FRAGMENTO DE PÁGINA:
Bueno, veo que ninguno a hecho el paso teniendo mi tarjeta, así que seré un pionero con el Xorg  :Wink:  y comentaré mis resultados...   :Cool: 

----------

## cnyx

Si, yo tengo exactamente la misma que la tuya en un portatil Dell. La unica diferencia que he notado es lo que he dicho mas arriba, unos 400 FPS menos que con xfree, lo que no se es si me abre olvidado algo en la configuracion y eso por eso. Pero aun asi me saca 375 FPS el glxgears. Por lo de si esta soportada o no, es lo que han dicho todos por aqui, no tendras que hacer nada que no hicieras con xfree. Al menos esa es mi experiencia.

saludos.

----------

## ResetReboot

Vale, he leido algo de un comando... opengl-update. Lo has hecho? Quizá esa sea la cuestion por la que no te va tan bien la aceleracion. (Si las nvidia tiran bien, unas GL con DRI tampoco deberían dar problemas).

Un saludo, que voy a hacer un emerge xorg-x11  :Wink: 

----------

## Tux Linux

Recién cambio a xorg. La verdad, ni noto la diferencia, solo que es como dijeron anteriormente, pareciera ser un poco más rápido.

 Hice también lo que otro dijo antes, solo copié el XF86Config-4 a xorg.conf y salió como por un caño.

 Anímense gente, cambien que es sencillo !!

PD: comento la configuración de mi máquina.

Entradas de preguntas espaciales:
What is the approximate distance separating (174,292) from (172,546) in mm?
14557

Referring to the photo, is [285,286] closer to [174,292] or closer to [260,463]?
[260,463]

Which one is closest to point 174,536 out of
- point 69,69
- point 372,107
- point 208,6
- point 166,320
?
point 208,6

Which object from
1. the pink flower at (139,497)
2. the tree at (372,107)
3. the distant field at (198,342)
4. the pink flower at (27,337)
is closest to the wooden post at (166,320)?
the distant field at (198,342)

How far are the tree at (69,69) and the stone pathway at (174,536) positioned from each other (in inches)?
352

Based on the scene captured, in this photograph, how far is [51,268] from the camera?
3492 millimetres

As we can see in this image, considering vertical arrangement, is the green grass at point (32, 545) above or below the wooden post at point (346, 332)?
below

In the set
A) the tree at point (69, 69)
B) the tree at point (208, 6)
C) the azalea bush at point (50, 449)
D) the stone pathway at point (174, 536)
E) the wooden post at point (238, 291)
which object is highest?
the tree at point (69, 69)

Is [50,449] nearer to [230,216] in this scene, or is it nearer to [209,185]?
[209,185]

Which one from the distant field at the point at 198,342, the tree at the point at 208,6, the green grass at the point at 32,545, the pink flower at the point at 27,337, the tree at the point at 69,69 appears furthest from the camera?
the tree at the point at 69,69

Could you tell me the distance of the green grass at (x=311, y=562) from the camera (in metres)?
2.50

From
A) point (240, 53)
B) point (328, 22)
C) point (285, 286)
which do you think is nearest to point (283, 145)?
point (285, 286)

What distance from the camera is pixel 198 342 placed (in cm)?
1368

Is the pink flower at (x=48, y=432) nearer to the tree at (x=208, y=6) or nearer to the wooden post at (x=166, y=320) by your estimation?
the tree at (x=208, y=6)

PROBLEMAS Y TAREAS:
[1] Reproduce al pie de la letra el fragmento del hilo sobre Xorg que comienza en las palabras "## ResetReboot" y termina después de "poco más rápido.".
[2] Prolonga el hilo sobre el cambio a Xorg a partir del punto en que se detiene.
Los ítems provienen de una fuente distinta.

RESPUESTAS A TAREAS:
[1]
## ResetReboot

Vale, he leido algo de un comando... opengl-update. Lo has hecho? Quizá esa sea la cuestion por la que no te va tan bien la aceleracion. (Si las nvidia tiran bien, unas GL con DRI tampoco deberían dar problemas).

Un saludo, que voy a hacer un emerge xorg-x11  :Wink: 

----------

## Tux Linux

Recién cambio a xorg. La verdad, ni noto la diferencia, solo que es como dijeron anteriormente, pareciera ser un poco más rápido.

[2]
 Celeron 1.7 Ghz

 nvidia fx 5200

 512 MB ddr

 mouse optico usb

 kernel 2.6.5-gentoo-r1

 he instalado los drivers de nvidia con "emerge nvidia" y ni un problema.

----------

## ResetReboot

Pues si, la verdad es que es fácil cambiar, aunque al principio no me arrancaba por el driver de mi touchpad synaptics... emerge synaptics y se arregló el problema, he notado algunos cambios en mis fuentes, pero ganan en claridad. Sobre las GL, consigo el mismo rendimiento, quizás unos 10-12 frames más y si, parece más rápido.

Es sencillo, aunque es algo largo. Mola.

----------

## ResetReboot

Bueno, supongo que muchos habrán tenido este problema, y muchos de aqui ya sabian de ese problema, pero por si acaso, posteo aquí lo que me sucedió y la solucion que he encontrado.

Problema: Uso X.org y al hacer un emerge -up world aparece Xfree para instalar.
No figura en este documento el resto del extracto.